Or for all files under a path:

find $DIR -type f -exec sha512sum {} \; | cdb verh

This processing of digest streams is to be preferred to verifying a digest stream as generated by the database, e.g.:

cdb look \* | sha512sum -c

because the former can be more informative in the case of mismatching digests (specifically, the database can look for other paths that have the reported digest). If it's easier to have the database generate the set of files, that can be done:

cdb look \* --format '$u$z' --nul | xargs -0 sha512sum | cdb verh

Add Missing Checksums

We can augment a database of files by filtering a list of files we have to exclude the list of files we know about. If, however, there is a possibility that some of these files are duplicates of ones already in the database, you may be better off using ingest reflexively.

Using filterpath

We can generate the list of files we don't know about using find and cdb filterpath:

find ${DIR} -type f -print0 | \
  cdb filterpath -1 -P -p out -0 -f '$u$z' > ${DB}.new-files0

We can then script computing those files' checksums and adding the new reports to the database:

xargs -0 sha512sum > ${DB}.new < ${DB}.new-files0
cdb addh < ${DB}.new

Using diff

For a different approach, we can quickly construct a "just paths" database, which associates all paths with a single digest, from the current state of the file system as follows:

cdb --db ${JPDB} init
find ${DIR} -type f -printf "0  %p\\0" | cdb --db ${JPDB} addh --inul

This database may not seem very useful, but when combined with cdb --db diff we can quickly find all paths whose checksums are unknown to the database:

cdb diff ${JPDB} --no-headers --flavor=path --which=super --format '$u$z' -0 > ${DB}.new-files0

And then proceed as above.

From Another Database

If we have another database that knows digests for our files, rather than computing digests again, we can extract checksums from ${DB2} and install them into ${DB}:

cdb --db ${DB2} look --inul < ${DB}.new-files0 | cdb --db ${DB} addh

Responding to File Moves

Armed with a "just paths" database as per the above, we can then direct the database to prune tracked paths not in the "just paths" database if the hashes are observed elsewhere:

cdb diff ${JPDB} --flavor=path --which=sub --no-headers --format '$u$z' --nul > ${JPDB}.missing-files0
cdb domv --inul < ${JPDB}.missing-files0
cdb gc > ${DB}.gc
sqlite3 ${DB} < ${DB}.gc

Find Duplicates

Given a path prefix (possibly empty), report all logged observations below that path of contents that exist in multiple locations (i.e., files with checksum collisions).

Remove Path

Cease to consider a particular path part of the database and remove all observations made of it. Since this application is primarily for data hoarders who tend not to delete things, one should prefer to :ref:`Respond to File Moves <Responding to File Moves>` rather than risk removing the last observation of a given hash.

Add Superseder

By Existing Paths

Indicate that some file contents are to be considered a lesser version of some other contents:

cdb addsuper /old/path /new/path

After this command is run, domv will be willing to remove the /old/path entry from the database. .. TODO

By Hashes

Superseder records can also be added from stdin using addsuperhash (or addsh). This command reads in lines of the form

old-digest new-digest notes

The notes field extends to the end of the record; if newlines are desired in the recorded notes, use --inul (-1) and separate records by NUL bytes.

Ingest

Given a digest stream, partition it into hashes already in the database and hashes novel to the database. For the former, optionally generate rm commands, and for the latter, optionally generate mv or cp commands to import into the library. Novel hashes, and their new paths, may optionally be recorded as well, to be subsequently added to the database:

find /source/path -type f -exec sha512sum {} \+ | \
  cdb ingest --target /new/path --prune

This will produce a stream of shell commands to copy files given by find into the /new/path directory (using their basename therein). Passing --move generates move rather than copy commands. Passing --prune additionally issues rm commands for source files whose hashes collide with something already in the database.

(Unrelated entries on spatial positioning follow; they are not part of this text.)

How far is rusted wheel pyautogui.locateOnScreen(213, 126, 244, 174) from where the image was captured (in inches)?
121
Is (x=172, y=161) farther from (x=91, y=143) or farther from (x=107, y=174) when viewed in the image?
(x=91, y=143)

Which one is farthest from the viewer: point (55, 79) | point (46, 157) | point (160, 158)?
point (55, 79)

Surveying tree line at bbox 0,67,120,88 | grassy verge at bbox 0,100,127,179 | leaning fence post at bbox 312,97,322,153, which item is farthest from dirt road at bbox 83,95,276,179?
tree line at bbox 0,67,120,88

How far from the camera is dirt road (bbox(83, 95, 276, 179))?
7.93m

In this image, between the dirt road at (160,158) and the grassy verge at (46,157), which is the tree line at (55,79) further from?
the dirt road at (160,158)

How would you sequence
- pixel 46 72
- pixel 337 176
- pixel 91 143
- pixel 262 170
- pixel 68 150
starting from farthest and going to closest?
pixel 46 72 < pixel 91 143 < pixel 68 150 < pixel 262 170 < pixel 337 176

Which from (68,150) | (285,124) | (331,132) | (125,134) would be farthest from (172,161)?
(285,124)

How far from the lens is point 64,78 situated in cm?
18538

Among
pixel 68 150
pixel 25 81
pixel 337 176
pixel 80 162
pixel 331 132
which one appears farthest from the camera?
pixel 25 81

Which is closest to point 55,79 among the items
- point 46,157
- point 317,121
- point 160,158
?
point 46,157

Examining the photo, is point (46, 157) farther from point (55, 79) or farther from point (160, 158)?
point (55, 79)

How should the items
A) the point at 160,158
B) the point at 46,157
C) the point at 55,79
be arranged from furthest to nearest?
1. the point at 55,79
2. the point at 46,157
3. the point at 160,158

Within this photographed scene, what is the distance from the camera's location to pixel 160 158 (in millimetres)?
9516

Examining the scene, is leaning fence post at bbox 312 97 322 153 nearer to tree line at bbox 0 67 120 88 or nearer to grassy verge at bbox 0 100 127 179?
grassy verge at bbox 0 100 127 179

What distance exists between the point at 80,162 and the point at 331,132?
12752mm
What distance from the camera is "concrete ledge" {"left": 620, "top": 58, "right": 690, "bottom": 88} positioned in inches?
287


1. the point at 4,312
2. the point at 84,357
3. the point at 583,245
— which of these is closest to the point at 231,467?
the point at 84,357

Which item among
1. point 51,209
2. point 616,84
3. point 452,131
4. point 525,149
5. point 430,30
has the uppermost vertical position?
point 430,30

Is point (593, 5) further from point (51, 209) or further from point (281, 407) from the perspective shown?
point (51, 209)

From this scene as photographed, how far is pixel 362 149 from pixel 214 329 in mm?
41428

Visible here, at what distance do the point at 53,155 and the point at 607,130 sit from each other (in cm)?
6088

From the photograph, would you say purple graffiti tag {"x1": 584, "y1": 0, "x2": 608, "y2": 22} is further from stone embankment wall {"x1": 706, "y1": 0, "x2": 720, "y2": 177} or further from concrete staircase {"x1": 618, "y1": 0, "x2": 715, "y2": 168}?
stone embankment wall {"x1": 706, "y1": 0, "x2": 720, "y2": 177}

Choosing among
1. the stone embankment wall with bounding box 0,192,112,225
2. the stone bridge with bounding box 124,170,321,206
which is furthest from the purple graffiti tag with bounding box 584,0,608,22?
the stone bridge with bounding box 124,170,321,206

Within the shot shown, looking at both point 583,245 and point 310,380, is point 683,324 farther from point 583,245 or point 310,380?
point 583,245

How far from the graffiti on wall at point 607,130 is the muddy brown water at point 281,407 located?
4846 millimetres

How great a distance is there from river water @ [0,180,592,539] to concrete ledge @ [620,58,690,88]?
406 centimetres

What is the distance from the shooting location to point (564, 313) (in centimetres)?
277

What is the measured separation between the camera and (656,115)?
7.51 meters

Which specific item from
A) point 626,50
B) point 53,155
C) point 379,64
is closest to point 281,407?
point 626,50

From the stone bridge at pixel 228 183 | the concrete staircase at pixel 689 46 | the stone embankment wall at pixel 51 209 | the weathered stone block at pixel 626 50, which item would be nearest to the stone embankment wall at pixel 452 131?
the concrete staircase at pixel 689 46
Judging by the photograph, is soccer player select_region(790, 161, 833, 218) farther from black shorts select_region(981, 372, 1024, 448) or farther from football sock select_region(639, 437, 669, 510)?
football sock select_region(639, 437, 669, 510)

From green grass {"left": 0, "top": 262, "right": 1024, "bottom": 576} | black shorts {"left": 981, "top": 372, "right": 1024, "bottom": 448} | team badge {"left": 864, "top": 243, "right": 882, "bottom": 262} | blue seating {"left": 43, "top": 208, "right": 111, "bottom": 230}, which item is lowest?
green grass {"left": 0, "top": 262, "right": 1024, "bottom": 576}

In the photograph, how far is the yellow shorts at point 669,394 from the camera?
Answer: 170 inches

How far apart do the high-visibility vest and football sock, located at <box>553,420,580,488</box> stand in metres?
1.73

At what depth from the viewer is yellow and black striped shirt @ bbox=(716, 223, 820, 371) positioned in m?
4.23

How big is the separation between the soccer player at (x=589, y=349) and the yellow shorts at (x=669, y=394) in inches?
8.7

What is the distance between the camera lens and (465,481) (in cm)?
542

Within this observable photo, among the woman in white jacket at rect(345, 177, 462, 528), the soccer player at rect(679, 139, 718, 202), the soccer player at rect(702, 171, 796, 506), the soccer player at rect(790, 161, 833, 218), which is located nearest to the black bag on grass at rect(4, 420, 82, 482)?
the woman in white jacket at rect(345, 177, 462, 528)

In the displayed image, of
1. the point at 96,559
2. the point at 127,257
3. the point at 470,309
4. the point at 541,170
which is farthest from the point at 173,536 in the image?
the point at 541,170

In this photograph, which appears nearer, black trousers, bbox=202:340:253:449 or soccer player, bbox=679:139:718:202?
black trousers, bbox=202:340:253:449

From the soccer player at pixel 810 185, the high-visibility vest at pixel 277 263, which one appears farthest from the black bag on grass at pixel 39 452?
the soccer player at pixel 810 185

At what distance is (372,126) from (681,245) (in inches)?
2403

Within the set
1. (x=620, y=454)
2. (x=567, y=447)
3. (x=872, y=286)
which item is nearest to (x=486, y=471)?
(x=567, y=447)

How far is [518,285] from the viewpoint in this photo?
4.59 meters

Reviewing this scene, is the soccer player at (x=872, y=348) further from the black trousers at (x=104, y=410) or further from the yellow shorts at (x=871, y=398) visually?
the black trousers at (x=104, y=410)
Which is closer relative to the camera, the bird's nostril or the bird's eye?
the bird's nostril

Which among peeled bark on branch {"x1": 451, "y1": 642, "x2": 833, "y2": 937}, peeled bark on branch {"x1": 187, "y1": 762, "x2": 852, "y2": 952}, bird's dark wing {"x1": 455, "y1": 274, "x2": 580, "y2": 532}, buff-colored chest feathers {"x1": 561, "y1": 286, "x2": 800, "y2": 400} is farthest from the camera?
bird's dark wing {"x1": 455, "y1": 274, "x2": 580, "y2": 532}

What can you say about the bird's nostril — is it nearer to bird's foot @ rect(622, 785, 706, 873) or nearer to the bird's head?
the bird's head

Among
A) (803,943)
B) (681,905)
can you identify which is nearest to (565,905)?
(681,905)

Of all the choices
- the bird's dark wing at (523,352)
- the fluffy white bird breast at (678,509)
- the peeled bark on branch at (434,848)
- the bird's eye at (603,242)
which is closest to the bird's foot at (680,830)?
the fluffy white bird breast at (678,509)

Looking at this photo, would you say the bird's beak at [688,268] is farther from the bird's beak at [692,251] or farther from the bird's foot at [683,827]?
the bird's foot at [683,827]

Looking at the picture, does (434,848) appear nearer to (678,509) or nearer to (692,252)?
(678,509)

The --digest-log FILE option will cause import to write to FILE every new digest encountered in the stream, associated with its new name in /new/path. This can then be fed back through addhash without needing to recompute digests.

ingest knows how to quote paths for safe handling by POSIX shells (though its mechanism is somewhat crude and not always great for human consumption). However, POSIX shells are willing to forgive control characters in quoted strings while humans and terminals are more likely to make a mess of things. The --escape {posix,extended,human} option will change how ingest quotes such characters.

Reflexive Use of Ingest

The ingest command can also be used "reflexively" on the managed collection of files to either add files that are not tracked or prune files that have presence elsewhere in the database. We can enumerate files not tracked using filterpath and compute their checksums as we did in Add Missing Checksums above:

find ${DIR} -type f -print0 | \
cdb filterpath --in-path --predicate=out -0 -1 --format '$u$z' | \
xargs -0 sha512sum > ${DB}.new

We can then prepare to prune duplicates and add unique files:

cdb ingest --prune --inplace --digest-log ${DB}.new2 < ${DB}.new > ${DB}.prune

Add new files to the database with:

cdb addh < ${DB}.new2

Inspect the pruning commands to be run, and then execute them with:

sh < ${DB}.prune

(If you have, or might have, unusual path names, you may be better served with --prune-log rather than --prune. The resulting, NUL-terminated list of files can be inspected with cdb-util escape human -0 and run with xargs -0 -- rm --.) Other Included Utilities ########################

The cdb-util program contains utilities for manipulating digest streams and may grow to include other tools not directly relevant to manipulating cdb databases.

Digest Stream Utilities

digest-prefix

AKA dpre, this command filters a digest stream by adding a prefix to relative paths within. For example, while

sha512sum *

generates a stream that uses relative names, both of these forms should produce absolute names:

sha512sum $PWD/*
sha512sum * | cdb-util dpre --prefix $PWD

digest-filter-exists

AKA dfex, this command filters a digest stream, limiting it to files that exist. This may be useful if one is ingesting files in stages.

digest-relativize

AKA drel, this command is a "recursive digest-prefix": given a stream of names of digest stream files on stdin, this utility opens each and prefixes the paths therein by the path naming the stream. The various streams involved can be made NUL-terminated rather than newline terminated (with escapes) with:

  • The usual --nul (-0) continues to affect the output stream (stdout),
  • The usual --inul (-1) continues to affect the input stream of digest file names (stdin),
  • The new --fnul (-2) indicates that the digest files read internally are NUL-terminated records.

escape

AKA esc, this command maps input records in various ways to make them safe for consumption by shells or similar. This tool is largely a test hook, but is exposed in case it is useful. The --how parameter dictates the transform in question:

  • posix escapes strings such that they will be correctly inpterpreted by POSIX shells, using single-quotes whenever possible (except when escaping single quotes, which get escaped with double quotes). This transform will leave non-printing characters in place, including newlines!
  • extended escapes strings using $'\xHH' notation, understood by many *NIX shells. Non-printing and non-ASCII bytes are escaped, which can make this somewhat more invasive than might be desired.
  • human tries to escape strings using a somewhat messy, but Unicode-aware policy, preserving non-ASCII graphemes where possible, especially when names don't include shell metacharacters.
  • digest performs a GNU coreutils digest stream escaping.